Wuntho Border crossing point, IOM, 2020

RAPID ASSESSMENT COVID-19 PREPAREDNESS IN WUNTHOU BORDER, ,

Conducted by Technical Working Group on Points of Entry (POE) TWG 14 - 20 May 2020

OVERVIEW

On 31 December 2019, a cluster of pneumonia of unknown etiology was reported in Wuhan City, Hubei Province of the People’s Republic of China. One month later on 30 January 2020, the World Health Organization’s (WHO) Emergency Committee (EC) convened and announced that the pathogen known as the 2019 Novel Coronavirus (2019 n-CoV), now constituted a Public Health Emergency of International Concern (PHEIC). The COVID-19 outbreak soon after declared pandemic is fast becoming the largest public health and mobility crisis ever seen. While the number of cases continues to increase rapidly, it is also changing mobility and trade patterns as well as immigration and border management practices.

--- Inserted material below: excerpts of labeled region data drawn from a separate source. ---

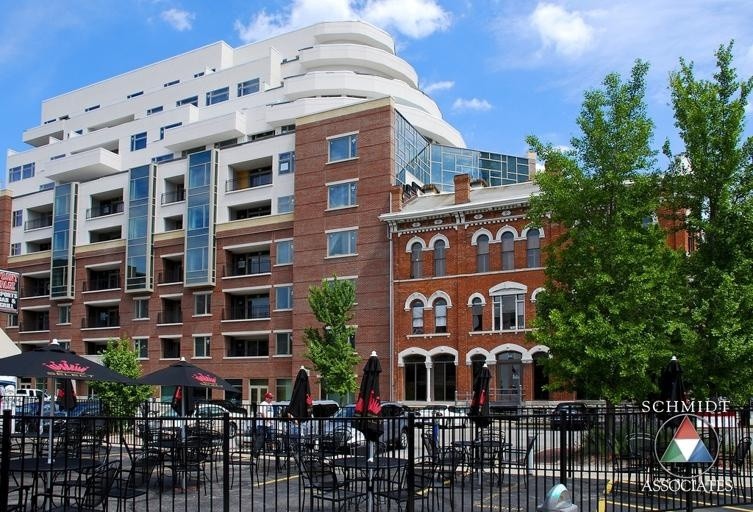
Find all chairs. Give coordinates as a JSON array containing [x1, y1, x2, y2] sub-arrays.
[[0, 414, 752, 511]]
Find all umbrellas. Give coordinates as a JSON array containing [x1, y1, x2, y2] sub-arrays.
[[285, 364, 312, 436], [656, 356, 691, 428], [0, 345, 240, 463], [351, 351, 382, 462], [467, 363, 492, 441]]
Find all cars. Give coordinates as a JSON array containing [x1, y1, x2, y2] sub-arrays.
[[41, 401, 108, 437], [414, 404, 471, 428], [133, 403, 245, 448], [319, 401, 410, 452], [549, 402, 599, 431]]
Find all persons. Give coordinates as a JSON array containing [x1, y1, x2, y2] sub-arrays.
[[279, 406, 298, 434], [250, 393, 275, 464], [685, 398, 691, 408]]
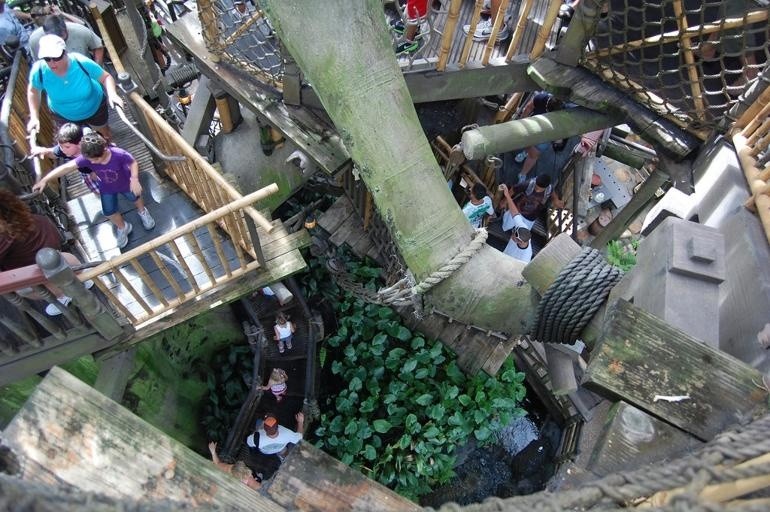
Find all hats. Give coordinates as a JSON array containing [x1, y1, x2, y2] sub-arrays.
[[37, 33, 66, 60]]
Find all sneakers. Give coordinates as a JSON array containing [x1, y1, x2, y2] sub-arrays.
[[514, 151, 528, 162], [461, 18, 509, 42], [114, 221, 135, 249], [45, 268, 96, 317], [517, 173, 526, 184], [137, 207, 158, 231], [390, 18, 422, 56]]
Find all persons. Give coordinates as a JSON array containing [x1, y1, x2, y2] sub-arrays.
[[271, 312, 298, 354], [386, 1, 514, 56], [206, 439, 264, 491], [245, 408, 304, 468], [444, 97, 639, 263], [256, 366, 288, 402]]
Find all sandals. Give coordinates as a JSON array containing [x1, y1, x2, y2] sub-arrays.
[[554, 4, 609, 21]]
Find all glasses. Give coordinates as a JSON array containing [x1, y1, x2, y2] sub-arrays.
[[514, 226, 522, 242]]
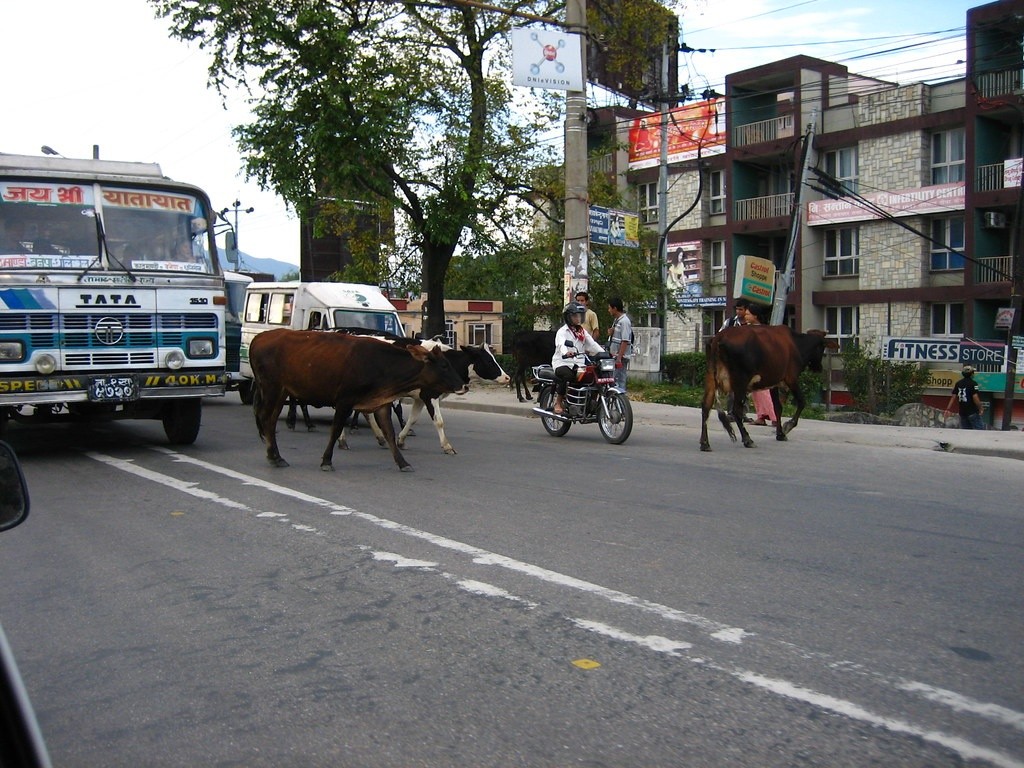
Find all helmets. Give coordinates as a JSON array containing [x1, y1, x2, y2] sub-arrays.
[[562, 301, 587, 326]]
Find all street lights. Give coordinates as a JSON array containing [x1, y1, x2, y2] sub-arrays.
[[220, 198, 255, 271]]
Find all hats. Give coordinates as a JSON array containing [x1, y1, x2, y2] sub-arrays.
[[962, 365, 977, 373]]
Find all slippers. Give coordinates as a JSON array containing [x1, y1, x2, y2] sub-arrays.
[[772, 421, 778, 426], [552, 402, 563, 414], [747, 419, 768, 426]]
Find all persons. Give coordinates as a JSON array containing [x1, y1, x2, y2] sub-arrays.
[[611, 215, 621, 239], [574, 292, 599, 365], [719, 299, 777, 426], [667, 248, 686, 298], [944, 366, 983, 430], [33, 227, 62, 254], [636, 121, 650, 150], [172, 237, 197, 262], [551, 302, 605, 416], [0, 218, 33, 254], [608, 298, 631, 390]]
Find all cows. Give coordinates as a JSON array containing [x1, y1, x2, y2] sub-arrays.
[[248, 327, 511, 473], [698, 325, 831, 452]]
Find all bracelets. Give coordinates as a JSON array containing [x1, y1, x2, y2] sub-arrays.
[[945, 408, 950, 411]]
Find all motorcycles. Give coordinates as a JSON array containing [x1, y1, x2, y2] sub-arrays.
[[531, 339, 634, 444]]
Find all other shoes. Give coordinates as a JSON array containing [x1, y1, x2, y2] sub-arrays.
[[726, 413, 735, 422], [743, 417, 754, 422]]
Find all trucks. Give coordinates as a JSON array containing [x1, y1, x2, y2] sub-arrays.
[[0, 150, 226, 444], [220, 271, 257, 404]]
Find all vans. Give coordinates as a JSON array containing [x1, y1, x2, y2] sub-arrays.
[[240, 281, 408, 379]]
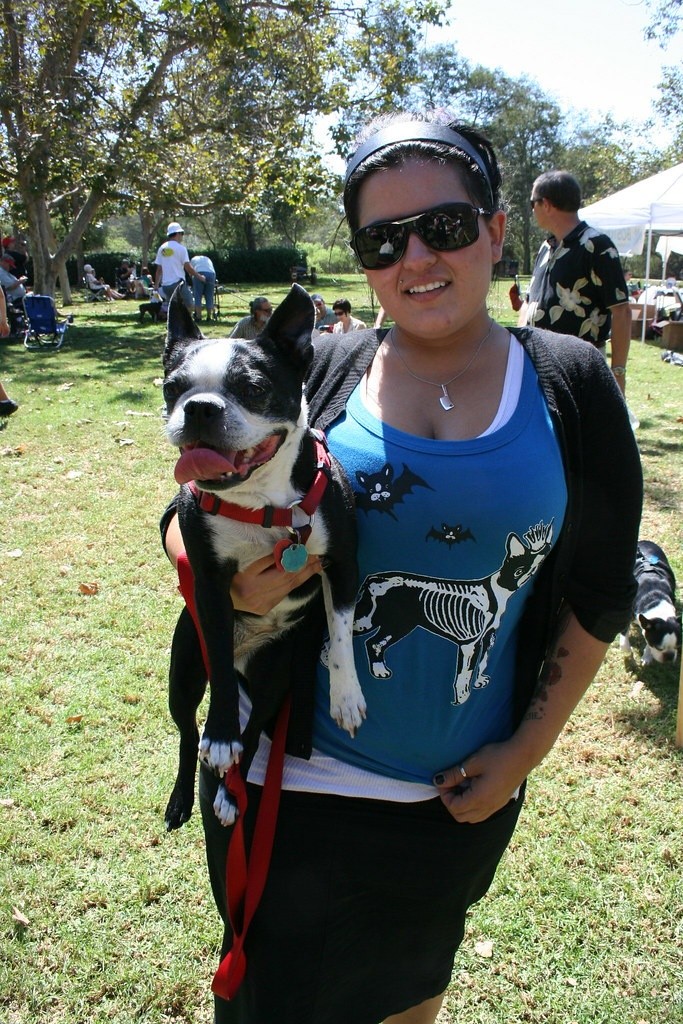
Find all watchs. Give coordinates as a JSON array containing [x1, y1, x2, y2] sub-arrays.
[[610, 366, 627, 377]]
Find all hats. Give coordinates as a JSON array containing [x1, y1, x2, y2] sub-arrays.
[[312, 294, 323, 302], [2, 238, 14, 247], [2, 254, 17, 269], [122, 259, 130, 266], [167, 222, 184, 235]]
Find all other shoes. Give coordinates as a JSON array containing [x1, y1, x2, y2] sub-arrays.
[[0, 399, 18, 415]]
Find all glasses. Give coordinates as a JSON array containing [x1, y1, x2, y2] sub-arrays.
[[531, 198, 558, 209], [335, 311, 345, 316], [315, 303, 321, 307], [349, 202, 495, 270]]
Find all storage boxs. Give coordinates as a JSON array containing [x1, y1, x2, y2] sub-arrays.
[[629, 304, 655, 338], [653, 320, 683, 349]]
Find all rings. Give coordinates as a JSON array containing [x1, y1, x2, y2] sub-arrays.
[[460, 763, 467, 778]]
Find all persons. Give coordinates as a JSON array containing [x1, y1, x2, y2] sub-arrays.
[[311, 292, 338, 333], [2, 235, 30, 290], [622, 265, 639, 304], [140, 266, 155, 288], [153, 221, 206, 317], [331, 298, 366, 336], [0, 252, 29, 311], [161, 115, 645, 1024], [119, 257, 137, 289], [228, 297, 272, 340], [188, 254, 217, 322], [129, 279, 146, 300], [517, 165, 633, 396], [83, 264, 126, 301], [0, 285, 18, 416]]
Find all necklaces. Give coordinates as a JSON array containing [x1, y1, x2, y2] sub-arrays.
[[390, 316, 495, 410]]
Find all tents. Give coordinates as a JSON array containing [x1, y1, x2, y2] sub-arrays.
[[578, 160, 683, 284]]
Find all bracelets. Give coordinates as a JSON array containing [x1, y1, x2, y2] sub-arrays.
[[17, 279, 21, 284]]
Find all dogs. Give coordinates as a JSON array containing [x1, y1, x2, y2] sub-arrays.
[[139, 297, 165, 323], [620, 541, 680, 667], [158, 280, 366, 833]]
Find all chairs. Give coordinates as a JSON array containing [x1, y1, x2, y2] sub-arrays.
[[1, 284, 73, 349], [114, 267, 134, 299], [82, 277, 105, 302]]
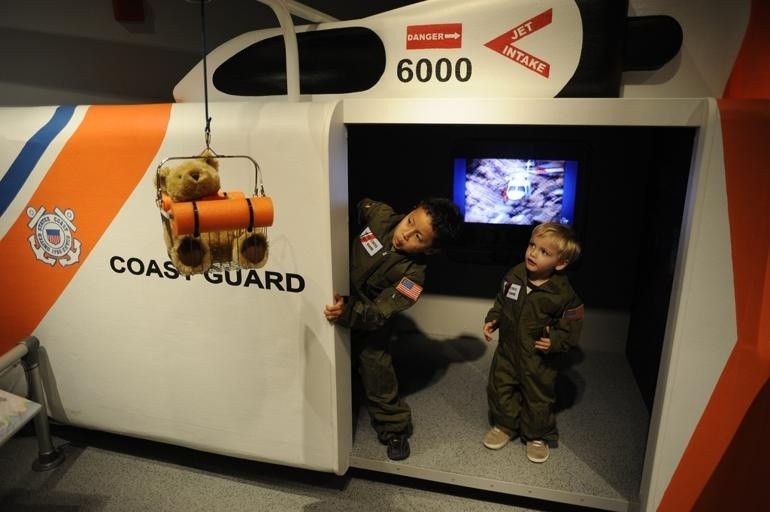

South Sudan confirmed its first COVID-19 case on 5 April 2020. Since then, more than 800 cases have been confirmed by the time of writing of this report, most of which locally transmitted. Furthermore, the government of South Sudan has set up a whole-of-government responses with its operating technical working groups, among which is Technical Working Group on Points Of Entry (hereinafter TWG) whose primary responsibilities is to identify critical gaps at POEs and responds to such gaps. As it stands, the TWG has identified 16 prioritized locations for POE establishments based on 5 criteria of “covid 19 transmission risks” namely; 1. Areas in South Sudan with high incoming population flows from outbreak affected areas in neighboring countries. 2. Entry points receiving long distance commercial and general travel (Including supply routes). 3. Convergence points (Major urban centers and IDP & Refugees camps and camp like settings). 4. Entry points with significant links to major populations centers (Major urban centers and IDP & Refugees camps and camp like settings) in South Sudan. 5. Areas of diversion of population movement due to border closure (Alternative Routes).

Renk County is included within the 16 prioritized locations and marked as “immediate” for assessment. After four weeks of delay due to ever-changing policies on movement restriction, finally on 14th – 20th May, the TWG deployed an assessment team consisted of staff from the Ministry of Health (lead), Ministry of Interior and the International Organization for Migration (IOM), who were joined by staff from Renk-based organizations namely Care International on behalf of UNHCR, World Vision International, Medair, World Food Program, REACH, World Health Organization (WHO), and official from State Ministry of Health. The team conducted a rapid assessment in Renk County covering Renk Town, Wunthou official border, Imtidad (25kms east of official border) and River Port.

The overall objective of this assessment was to identify the current capacities and level of preparedness at the PoEs, specifically; • To asses institutional capacities (government and non government) on COVID-19 preparedness and response in Wunthou, Renk POE. • To identify and assess critical infrastructure responding to COVID-19. • To assess coordination structures within and across the border. The ouput of the assessemnt is a set of recommendations for an effective prevention, detection and responses to COVID-19 and other public health risks.

Methodology : • Key informant interviews with Renk’s Health officials (CHD), State officials, border authorities such as Immigration, border police, customs, Security, cross border traders. • Observation of port health facilities, holding facilities, laboratories, quarantine facilities and isolation wards and spot checks on informal border crossing points and marketplaces.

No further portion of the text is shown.